—No lo sé —reconoció—. Espero que no.
Sin mantas, comida ni pertrechos, los amigos no tenían más remedio que abandonar la cueva. Lo único que les ofrecía era cobijo y una ligera protección de las inclemencias del tiempo. Y había que comunicar con rapidez la noticia de la incursión escita. Los saqueadores volverían a atacar pronto, quizás incluso el fuerte. Guiándose por el brillo de las estrellas, se dirigieron al oeste con paso firme. No había ni rastro del enemigo, lo cual implicaba que probablemente no se hubieran dado cuenta de su huida. Mejor así. Brennus había conservado la espada larga, pero Romulus sólo tenía su
pugio
para defenderse. Ninguno de ellos conservaba su escudo. Ya sabían qué pasaría si se encontraban con los fieros guerreros.
El descanso en la cueva no proporcionó a Romulus energía suficiente para la difícil marcha bajo gélidas temperaturas. Con el martilleo que sentía en la cabeza, el joven soldado agradecía poder apoyarse en el ancho hombro de Brennus. Poco a poco, fue recuperando fuerzas y determinación. Además, marchar era la mejor manera de mantenerse mínimamente caliente. Bajo las capas, la cota de malla era un gélido peso muerto, y las pantorrillas que llevaban al descubierto estaban congeladas. El sudor se les condensaba al instante en la frente y el aire era tan frío que les dolía respirar.

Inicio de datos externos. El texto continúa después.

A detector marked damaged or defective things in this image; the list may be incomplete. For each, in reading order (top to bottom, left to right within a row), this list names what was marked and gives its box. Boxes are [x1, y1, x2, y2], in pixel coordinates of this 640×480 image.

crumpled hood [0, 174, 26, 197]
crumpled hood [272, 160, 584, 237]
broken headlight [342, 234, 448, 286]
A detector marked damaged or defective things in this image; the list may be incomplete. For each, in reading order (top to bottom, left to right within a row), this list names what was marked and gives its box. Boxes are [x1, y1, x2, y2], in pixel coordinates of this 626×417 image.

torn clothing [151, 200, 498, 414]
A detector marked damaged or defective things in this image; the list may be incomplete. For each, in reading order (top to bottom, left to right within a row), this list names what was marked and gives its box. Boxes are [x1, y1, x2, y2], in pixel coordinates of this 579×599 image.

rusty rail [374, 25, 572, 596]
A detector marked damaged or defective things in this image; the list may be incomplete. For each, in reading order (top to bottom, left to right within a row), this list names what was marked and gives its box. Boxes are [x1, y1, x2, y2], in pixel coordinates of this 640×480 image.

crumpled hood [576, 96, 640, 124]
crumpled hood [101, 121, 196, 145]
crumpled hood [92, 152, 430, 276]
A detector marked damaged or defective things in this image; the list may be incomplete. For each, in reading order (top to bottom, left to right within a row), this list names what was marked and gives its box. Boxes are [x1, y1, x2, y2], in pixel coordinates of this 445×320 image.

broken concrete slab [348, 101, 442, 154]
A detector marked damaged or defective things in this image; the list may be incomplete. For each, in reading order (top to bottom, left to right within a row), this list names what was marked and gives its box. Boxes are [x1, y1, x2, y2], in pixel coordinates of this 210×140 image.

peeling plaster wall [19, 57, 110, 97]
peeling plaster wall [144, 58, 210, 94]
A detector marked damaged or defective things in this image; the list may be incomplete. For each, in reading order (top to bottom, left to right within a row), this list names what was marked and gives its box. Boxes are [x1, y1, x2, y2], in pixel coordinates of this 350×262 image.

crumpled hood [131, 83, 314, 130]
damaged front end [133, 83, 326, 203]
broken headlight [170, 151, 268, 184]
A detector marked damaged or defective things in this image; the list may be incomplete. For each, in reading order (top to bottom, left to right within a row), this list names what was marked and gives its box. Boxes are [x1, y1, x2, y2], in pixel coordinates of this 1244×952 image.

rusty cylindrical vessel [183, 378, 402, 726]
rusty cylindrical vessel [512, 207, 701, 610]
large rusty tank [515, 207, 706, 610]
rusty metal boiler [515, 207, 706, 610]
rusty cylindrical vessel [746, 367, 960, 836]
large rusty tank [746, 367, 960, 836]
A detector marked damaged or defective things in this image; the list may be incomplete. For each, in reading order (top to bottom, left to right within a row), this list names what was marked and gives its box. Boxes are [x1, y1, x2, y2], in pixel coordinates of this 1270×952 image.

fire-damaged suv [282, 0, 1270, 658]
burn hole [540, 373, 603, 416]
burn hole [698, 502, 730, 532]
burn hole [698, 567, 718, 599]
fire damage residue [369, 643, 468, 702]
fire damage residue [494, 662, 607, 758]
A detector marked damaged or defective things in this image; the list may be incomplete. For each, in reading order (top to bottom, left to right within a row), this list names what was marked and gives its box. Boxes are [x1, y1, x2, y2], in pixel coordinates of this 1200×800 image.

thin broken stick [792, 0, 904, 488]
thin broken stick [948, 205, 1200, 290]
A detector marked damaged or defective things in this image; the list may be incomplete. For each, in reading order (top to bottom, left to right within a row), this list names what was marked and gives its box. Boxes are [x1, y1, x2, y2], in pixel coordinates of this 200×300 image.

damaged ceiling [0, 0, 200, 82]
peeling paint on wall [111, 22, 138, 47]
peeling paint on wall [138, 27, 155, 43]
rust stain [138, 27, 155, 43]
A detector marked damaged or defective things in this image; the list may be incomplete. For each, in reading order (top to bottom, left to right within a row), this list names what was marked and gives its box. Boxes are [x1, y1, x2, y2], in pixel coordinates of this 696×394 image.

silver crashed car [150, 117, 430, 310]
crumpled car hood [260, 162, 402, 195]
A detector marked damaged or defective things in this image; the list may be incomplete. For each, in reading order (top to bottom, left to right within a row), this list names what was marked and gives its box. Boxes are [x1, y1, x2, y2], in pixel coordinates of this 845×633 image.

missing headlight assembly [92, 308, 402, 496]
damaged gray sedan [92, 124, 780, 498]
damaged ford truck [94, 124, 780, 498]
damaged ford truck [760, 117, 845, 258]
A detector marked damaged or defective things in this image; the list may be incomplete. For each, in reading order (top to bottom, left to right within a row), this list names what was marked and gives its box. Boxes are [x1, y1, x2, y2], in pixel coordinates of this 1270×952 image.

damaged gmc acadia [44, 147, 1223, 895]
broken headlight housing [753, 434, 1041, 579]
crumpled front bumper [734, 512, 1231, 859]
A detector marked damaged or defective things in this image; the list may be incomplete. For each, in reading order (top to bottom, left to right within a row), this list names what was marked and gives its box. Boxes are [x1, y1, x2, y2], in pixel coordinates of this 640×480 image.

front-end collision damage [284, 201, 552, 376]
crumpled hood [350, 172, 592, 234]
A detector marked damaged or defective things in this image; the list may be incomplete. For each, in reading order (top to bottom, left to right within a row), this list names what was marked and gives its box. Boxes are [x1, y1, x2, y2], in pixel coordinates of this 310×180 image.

Cuando finalmente apareció la silueta del crucifijo, Romulus sintió un gran alivio. Llegar hasta allí significaba que su sufrimiento casi había terminado. Sin embargo, bajo la luz de las estrellas, el cadáver congelado resultaba incluso más aterrador. Era imposible no quedárselo mirando de hito en hito al pasar de largo. Con apenas algunos fragmentos de carne adheridos a los huesos, el legionario era poco más que un esqueleto. Los buitres hambrientos le habían devorado hasta las vísceras. Los dientes sonreían desde una boca sin labios; las cuencas de los ojos vacías parecían observar todos sus pasos. Pero, esta vez, Romulus no vio nada más allá de los huesos desnudos. El recuerdo de lo que había visto con anterioridad le quemaba con ardor en la mente. Y Tarquinius había visto un camino de regreso a casa. «¡Mitra! —rezó—. ¡Ayúdame a regresar a Roma!»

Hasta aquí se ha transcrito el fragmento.